[Start]

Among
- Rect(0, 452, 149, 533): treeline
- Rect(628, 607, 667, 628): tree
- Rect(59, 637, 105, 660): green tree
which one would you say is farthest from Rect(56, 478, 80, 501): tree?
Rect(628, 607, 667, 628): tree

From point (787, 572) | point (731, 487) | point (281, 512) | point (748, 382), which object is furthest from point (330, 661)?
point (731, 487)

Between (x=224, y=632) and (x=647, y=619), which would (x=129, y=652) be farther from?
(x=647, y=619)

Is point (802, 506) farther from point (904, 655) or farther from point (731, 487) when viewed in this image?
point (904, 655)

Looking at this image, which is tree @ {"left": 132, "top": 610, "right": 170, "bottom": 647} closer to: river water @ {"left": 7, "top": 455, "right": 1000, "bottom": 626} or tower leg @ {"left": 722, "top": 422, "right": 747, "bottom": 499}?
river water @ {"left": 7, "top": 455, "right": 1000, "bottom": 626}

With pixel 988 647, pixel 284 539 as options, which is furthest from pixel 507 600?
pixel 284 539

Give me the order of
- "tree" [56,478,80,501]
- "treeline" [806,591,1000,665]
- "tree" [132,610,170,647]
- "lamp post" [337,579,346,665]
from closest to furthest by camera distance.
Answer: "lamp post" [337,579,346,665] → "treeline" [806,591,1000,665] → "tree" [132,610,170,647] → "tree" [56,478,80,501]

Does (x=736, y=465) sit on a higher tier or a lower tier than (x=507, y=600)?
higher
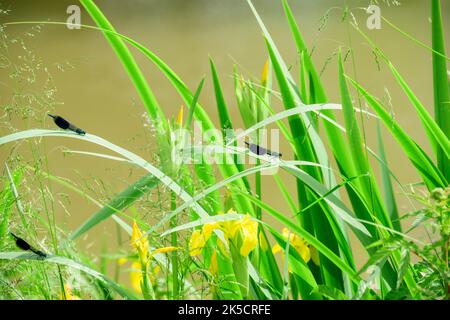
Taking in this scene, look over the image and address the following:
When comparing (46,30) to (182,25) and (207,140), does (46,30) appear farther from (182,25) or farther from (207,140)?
(207,140)

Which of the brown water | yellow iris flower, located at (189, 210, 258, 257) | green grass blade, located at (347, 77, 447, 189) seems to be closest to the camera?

[End]

* _Task to carry out_
Write out every item above word for word, leaving the pictures out of your answer.

* _The output_
Among
- Rect(0, 452, 149, 533): treeline
- Rect(628, 607, 667, 628): tree
- Rect(59, 637, 105, 660): green tree
which one would you say is farthest from Rect(56, 478, 80, 501): tree?
Rect(628, 607, 667, 628): tree

From point (787, 572) | point (731, 487) | point (281, 512) | point (748, 382), which object is furthest from point (330, 661)?
point (731, 487)

Between (x=224, y=632) and (x=647, y=619), which would (x=129, y=652) be farther from?
(x=647, y=619)

Is point (802, 506) farther from point (904, 655) or farther from point (731, 487) when viewed in this image?
point (904, 655)

Looking at this image, which is tree @ {"left": 132, "top": 610, "right": 170, "bottom": 647} closer to: river water @ {"left": 7, "top": 455, "right": 1000, "bottom": 626} or tower leg @ {"left": 722, "top": 422, "right": 747, "bottom": 499}?
river water @ {"left": 7, "top": 455, "right": 1000, "bottom": 626}

With pixel 988 647, pixel 284 539 as options, which is furthest from pixel 507 600?
pixel 284 539

Give me the order of
- "tree" [56,478,80,501]
- "treeline" [806,591,1000,665]
- "tree" [132,610,170,647]
- "lamp post" [337,579,346,665]
from closest to furthest by camera distance.
Answer: "lamp post" [337,579,346,665] → "treeline" [806,591,1000,665] → "tree" [132,610,170,647] → "tree" [56,478,80,501]

Does (x=736, y=465) sit on a higher tier or a lower tier than (x=507, y=600)?
higher
Taking in this scene, look over the image and address the following:
When comparing (46,30) to (182,25) and (207,140), does (46,30) appear farther from (182,25) or farther from (207,140)?
(207,140)

Which of the brown water | yellow iris flower, located at (189, 210, 258, 257) | green grass blade, located at (347, 77, 447, 189) seems to be closest to the camera?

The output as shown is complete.